Le gouvernement Valls mise sur la loi Macron depuis décembre, mais s’il compte énormément dessus, ce n’est pas « la loi du siècle », admet François Hollande, mais une loi « pour le siècle prochain »… Pourtant, le mardi 27 janvier, au lendemain de l’examen du texte dans l’hémicycle, Macron était sur Europe 1 pour une opération pédagogie et de défense de « réformes historiques »…
Or, le jeune successeur de Montebourg que la presse aux ordres présentait comme une lumière, s’est légèrement trompé, quand il a abordé le calendrier de la loi qui porte désormais son nom glorieux. « Elle sera votée, je l’espère et c’est ce qui est prévu, en février. Ensuite elle doit passer au Sénat. Ensuite il y a une deuxième lecture normalement (à l’Assemblée nationale, ndlr). Ensuite elle est promulguée par le président de la République. Normalement, si le calendrier est respecté, sans doute durant l’été« , déroule l’ancien secrétaire général-adjoint de l’Elysée, avec une belle assurance. 

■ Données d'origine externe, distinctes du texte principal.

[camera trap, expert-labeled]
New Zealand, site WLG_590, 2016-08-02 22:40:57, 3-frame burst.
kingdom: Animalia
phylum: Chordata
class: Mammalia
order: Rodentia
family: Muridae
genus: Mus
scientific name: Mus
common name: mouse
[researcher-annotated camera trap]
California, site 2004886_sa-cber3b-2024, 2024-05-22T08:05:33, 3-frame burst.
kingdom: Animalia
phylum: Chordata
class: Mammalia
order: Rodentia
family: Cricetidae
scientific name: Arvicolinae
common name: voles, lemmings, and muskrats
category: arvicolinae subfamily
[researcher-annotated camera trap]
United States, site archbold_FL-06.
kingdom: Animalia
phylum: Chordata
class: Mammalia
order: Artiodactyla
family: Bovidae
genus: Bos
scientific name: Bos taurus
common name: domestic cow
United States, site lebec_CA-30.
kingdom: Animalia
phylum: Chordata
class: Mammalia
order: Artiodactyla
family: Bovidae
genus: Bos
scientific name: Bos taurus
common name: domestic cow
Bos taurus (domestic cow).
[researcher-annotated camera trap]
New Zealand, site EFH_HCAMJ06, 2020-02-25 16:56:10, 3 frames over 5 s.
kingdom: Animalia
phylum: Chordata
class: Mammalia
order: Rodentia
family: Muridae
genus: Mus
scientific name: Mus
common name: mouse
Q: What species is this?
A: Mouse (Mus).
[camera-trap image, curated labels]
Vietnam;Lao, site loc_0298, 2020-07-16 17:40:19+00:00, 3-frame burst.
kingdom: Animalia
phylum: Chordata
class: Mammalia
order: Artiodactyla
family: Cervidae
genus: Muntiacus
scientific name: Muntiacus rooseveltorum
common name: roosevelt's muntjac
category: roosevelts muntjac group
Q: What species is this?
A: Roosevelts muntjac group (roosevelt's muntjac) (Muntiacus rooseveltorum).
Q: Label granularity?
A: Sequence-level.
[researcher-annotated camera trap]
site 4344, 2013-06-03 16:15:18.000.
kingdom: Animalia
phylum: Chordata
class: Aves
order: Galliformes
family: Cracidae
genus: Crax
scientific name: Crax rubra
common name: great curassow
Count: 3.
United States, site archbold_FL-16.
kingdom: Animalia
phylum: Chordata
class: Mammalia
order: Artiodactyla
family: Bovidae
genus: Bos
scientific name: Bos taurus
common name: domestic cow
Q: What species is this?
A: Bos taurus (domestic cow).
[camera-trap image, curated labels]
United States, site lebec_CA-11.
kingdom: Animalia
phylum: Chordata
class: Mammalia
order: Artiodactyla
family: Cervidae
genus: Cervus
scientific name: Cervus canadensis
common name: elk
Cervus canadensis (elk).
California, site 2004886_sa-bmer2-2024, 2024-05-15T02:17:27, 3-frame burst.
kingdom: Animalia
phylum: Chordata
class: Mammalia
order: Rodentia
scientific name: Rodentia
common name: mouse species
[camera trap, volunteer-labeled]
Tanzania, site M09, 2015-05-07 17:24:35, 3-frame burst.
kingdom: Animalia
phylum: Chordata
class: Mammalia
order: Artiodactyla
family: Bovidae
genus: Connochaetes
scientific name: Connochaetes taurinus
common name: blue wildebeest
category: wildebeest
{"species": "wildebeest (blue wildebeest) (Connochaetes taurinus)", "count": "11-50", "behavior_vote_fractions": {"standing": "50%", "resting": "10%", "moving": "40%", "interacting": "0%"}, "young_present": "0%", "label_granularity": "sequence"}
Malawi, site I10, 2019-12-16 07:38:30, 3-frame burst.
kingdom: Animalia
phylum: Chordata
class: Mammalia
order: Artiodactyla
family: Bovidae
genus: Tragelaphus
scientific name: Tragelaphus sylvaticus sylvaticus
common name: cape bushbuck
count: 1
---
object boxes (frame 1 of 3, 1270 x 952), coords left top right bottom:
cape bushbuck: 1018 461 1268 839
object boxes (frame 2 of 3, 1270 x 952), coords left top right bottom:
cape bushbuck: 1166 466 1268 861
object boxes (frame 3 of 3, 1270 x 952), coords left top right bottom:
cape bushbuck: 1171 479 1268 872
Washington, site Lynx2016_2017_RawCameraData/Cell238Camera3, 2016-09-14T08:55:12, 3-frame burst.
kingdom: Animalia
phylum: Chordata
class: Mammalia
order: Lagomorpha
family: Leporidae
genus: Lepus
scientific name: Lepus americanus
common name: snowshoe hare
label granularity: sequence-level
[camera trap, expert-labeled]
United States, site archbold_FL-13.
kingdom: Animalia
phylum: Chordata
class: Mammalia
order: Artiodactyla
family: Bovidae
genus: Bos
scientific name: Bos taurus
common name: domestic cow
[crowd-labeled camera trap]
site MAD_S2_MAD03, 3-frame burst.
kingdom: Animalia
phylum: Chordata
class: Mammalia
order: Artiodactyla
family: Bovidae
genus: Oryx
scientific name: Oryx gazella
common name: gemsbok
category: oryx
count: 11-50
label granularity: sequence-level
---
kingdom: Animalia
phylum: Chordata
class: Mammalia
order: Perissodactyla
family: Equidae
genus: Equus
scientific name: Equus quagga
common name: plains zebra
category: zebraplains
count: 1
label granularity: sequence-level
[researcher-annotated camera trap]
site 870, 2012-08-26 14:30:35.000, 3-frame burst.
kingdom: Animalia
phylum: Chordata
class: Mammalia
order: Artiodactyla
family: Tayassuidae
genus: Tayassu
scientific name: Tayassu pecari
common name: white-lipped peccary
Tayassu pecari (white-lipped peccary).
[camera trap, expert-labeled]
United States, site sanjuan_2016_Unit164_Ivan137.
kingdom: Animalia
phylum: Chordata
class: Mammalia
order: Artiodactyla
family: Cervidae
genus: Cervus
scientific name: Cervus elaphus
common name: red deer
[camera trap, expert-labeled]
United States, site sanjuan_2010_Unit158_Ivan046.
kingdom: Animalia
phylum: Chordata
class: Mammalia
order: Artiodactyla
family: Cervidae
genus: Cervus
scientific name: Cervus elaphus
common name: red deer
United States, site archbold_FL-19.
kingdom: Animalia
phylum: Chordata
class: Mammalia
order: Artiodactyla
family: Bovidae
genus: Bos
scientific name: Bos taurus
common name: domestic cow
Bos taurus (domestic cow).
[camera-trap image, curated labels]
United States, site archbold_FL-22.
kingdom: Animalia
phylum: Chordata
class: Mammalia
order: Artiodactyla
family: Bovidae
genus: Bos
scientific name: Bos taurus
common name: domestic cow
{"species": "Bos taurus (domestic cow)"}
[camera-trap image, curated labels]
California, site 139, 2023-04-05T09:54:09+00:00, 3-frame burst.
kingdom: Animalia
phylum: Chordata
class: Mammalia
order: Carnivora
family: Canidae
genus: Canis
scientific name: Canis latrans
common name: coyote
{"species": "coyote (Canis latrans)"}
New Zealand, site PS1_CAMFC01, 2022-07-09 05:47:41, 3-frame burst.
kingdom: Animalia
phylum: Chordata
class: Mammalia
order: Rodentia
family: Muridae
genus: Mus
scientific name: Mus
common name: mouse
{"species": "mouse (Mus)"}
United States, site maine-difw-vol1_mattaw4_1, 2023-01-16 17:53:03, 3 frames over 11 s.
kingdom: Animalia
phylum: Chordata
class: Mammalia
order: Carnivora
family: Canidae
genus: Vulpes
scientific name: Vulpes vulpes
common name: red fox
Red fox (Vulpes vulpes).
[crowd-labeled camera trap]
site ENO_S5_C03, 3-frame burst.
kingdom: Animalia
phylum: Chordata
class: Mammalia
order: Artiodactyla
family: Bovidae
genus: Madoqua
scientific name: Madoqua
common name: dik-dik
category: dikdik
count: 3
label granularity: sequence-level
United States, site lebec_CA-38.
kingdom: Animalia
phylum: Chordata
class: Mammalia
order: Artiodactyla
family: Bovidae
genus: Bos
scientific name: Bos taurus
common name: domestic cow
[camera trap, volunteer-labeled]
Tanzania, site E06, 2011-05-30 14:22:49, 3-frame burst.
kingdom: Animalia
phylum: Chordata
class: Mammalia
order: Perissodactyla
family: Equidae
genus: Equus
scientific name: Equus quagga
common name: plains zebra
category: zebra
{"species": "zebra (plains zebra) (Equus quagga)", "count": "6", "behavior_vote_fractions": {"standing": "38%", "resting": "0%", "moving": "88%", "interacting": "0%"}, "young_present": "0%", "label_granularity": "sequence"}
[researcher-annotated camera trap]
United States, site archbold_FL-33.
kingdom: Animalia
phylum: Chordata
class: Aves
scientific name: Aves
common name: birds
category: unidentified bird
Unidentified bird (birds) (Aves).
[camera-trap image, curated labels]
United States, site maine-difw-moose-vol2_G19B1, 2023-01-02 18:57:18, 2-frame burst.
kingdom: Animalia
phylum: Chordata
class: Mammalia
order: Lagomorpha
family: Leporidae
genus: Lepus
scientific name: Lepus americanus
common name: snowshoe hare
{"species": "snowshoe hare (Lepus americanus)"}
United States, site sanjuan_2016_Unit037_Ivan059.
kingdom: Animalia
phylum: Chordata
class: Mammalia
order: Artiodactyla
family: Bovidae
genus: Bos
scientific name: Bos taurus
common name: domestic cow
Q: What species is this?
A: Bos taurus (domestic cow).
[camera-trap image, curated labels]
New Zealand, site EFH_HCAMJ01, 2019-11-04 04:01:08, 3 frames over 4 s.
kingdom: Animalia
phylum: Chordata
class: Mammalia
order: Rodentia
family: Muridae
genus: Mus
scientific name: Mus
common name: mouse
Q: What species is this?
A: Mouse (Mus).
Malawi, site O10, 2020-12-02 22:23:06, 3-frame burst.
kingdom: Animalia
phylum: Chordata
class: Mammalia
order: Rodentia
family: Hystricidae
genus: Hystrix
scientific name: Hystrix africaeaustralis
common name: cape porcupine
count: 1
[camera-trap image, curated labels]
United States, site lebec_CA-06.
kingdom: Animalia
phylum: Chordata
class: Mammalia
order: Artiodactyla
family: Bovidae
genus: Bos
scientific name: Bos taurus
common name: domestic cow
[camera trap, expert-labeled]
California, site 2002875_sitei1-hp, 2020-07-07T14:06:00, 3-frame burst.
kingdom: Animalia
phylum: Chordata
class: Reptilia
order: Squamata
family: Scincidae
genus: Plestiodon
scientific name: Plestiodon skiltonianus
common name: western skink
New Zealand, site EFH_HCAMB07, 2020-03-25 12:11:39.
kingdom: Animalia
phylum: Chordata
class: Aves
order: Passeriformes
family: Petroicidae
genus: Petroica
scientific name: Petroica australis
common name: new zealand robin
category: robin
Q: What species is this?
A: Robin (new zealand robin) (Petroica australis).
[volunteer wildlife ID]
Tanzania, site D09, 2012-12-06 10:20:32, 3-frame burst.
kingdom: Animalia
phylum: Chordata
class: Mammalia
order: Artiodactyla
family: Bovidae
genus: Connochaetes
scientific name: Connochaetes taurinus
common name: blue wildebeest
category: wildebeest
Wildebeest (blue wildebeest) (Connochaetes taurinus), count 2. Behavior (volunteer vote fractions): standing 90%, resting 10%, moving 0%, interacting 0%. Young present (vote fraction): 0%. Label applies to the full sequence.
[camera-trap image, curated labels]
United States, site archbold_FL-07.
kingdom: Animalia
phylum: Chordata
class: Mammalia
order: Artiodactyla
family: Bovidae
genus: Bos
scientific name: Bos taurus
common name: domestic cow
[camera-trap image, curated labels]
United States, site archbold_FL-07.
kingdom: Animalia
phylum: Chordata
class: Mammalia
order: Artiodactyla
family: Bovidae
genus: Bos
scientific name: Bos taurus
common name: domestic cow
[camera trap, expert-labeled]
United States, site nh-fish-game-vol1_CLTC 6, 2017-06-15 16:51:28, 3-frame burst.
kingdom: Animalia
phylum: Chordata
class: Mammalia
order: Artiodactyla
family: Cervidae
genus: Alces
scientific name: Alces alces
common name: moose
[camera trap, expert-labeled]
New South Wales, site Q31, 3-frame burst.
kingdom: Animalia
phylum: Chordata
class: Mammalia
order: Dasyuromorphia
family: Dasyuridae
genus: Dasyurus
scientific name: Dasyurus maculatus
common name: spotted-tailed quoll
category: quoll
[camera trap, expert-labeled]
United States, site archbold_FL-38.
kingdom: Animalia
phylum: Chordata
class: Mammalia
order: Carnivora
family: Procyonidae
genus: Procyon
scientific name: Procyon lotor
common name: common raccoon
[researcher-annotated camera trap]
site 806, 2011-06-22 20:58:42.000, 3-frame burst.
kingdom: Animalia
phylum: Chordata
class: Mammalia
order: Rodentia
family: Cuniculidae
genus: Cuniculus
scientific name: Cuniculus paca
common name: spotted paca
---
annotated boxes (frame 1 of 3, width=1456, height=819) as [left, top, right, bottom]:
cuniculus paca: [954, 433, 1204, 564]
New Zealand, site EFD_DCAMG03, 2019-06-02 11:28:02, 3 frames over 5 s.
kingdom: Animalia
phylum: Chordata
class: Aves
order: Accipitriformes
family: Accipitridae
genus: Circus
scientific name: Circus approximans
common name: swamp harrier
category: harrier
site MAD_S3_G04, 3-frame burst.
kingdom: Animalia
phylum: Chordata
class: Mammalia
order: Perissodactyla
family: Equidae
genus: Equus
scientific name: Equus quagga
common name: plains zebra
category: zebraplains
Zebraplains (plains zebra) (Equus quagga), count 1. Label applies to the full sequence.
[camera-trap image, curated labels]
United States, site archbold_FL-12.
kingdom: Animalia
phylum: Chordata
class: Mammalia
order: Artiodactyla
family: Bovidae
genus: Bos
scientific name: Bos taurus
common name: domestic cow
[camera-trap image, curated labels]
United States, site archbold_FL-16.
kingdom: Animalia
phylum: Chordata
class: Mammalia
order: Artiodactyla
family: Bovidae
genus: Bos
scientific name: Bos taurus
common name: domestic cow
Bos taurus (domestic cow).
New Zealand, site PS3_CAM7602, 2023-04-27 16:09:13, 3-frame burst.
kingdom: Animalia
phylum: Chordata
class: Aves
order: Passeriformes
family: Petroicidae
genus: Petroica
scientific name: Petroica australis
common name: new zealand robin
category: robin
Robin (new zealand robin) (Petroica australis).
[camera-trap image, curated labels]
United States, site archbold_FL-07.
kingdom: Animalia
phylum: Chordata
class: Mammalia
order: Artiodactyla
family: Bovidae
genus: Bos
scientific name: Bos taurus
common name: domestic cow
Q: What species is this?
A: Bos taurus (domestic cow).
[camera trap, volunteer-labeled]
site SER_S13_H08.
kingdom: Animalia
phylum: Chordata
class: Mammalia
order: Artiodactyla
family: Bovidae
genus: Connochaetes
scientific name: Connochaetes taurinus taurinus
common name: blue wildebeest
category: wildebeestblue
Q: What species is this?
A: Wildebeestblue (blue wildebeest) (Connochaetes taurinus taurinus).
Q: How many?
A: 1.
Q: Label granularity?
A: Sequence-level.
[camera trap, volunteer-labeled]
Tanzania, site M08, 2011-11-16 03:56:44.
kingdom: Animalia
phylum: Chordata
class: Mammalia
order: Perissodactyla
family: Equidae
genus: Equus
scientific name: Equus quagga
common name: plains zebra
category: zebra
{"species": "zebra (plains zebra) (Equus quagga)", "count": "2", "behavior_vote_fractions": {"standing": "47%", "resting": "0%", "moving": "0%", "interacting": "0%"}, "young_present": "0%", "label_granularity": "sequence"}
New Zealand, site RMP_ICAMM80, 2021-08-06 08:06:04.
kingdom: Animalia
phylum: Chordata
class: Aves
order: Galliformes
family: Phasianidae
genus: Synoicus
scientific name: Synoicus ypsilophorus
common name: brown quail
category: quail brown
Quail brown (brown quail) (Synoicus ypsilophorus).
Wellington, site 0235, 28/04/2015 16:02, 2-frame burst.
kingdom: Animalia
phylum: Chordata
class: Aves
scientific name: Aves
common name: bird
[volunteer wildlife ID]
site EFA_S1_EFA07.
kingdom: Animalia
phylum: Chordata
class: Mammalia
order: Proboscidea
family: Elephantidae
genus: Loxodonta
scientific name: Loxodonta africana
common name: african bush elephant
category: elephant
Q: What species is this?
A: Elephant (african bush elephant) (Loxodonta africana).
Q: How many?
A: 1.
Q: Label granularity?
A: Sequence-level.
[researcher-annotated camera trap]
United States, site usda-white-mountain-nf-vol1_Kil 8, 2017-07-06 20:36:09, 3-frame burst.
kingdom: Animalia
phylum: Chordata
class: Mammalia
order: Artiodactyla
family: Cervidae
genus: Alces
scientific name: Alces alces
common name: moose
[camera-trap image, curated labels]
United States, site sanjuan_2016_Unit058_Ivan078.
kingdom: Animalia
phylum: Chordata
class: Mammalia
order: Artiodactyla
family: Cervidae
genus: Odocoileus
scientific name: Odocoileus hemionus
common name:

blog -Macron autocarsLe ministre de l’Économie plaidait initialement pour une part de tarifs variables pour les notaires, huissiers et mandataires judiciaires notamment, au prétexte de « permettre à de jeunes professionnels de s’installer » et de faire jouer la « concurrence ». « Ma résistance a conduit à un système compliqué, » a avoué le ministre à l’Assemblée nationale, lors de l’examen du projet de loi « pour la croissance et l’activité ».

Emmanuel Macron a donc accepté de modifier le dispositif d’encadrement de leurs tarifs.

Le ministre de l’Economie de Valls a traité les ouvrières du volailler GAD d’ « illettrées »…

Après l’abandon de Macron sur le « secret des affaires »,le gouvernement cède sur le corridor tarifaire. « Je proposerai d’y revenir parce que c’est un élément de complexité« , a ajouté Emmanuel Macron.
En revanche, ce projet de loi va permettre « la transparence sur les tarifs et sur la remise, qui existe aujourd’hui en pratique sur des tarifs opaques », a assuré le locataire de Bercy. Un amendement en ce sens doit être présenté dans la soirée à l’Assemblée.

Si on en croyait Macron, les premiers effets de sa loi seront visibles « dès cet été ». Bien que cela dépende de la vitesse de publication des décrets d’application – ce qui parfois peut prendre un certain temps – il explique :

« Ce qui est prévu, c’est que les premiers effets sur tout un tas de secteurs puissent être perceptibles dès l’été. Dès cet été 2015. Pour l’ouverture dominicale dans plusieurs endroits, des commerces de détail, pour ce qui est de l’ouverture du secteur des autocars, pour certains dispositifs de financement de l’économie, je veux que l’on puisse dès l’été, pour certains dès le début de l’automne, avoir des mesures concrètes qui soient applicables. »

Pour le reste, il faudra attendre un peu. « Il y a d’autres mesures, réforme de la justice prudhommale, les tribunaux de commerce, qui prendront plus de temps parce qu’il y a une nécessité d’organisation. Elle suppose des décrets, parfois il y a des ordonnances qui sont prévues », poursuit Emmanuel Macron. Qui insiste en guise de conclusion, sur de son fait :

« A l’été, il y aura des mesures concrètes appliquées, qui seront une réalité, et un calendrier d’application du reste. »

Macron refait le coup de l’ « attentat de l’Observatoire »…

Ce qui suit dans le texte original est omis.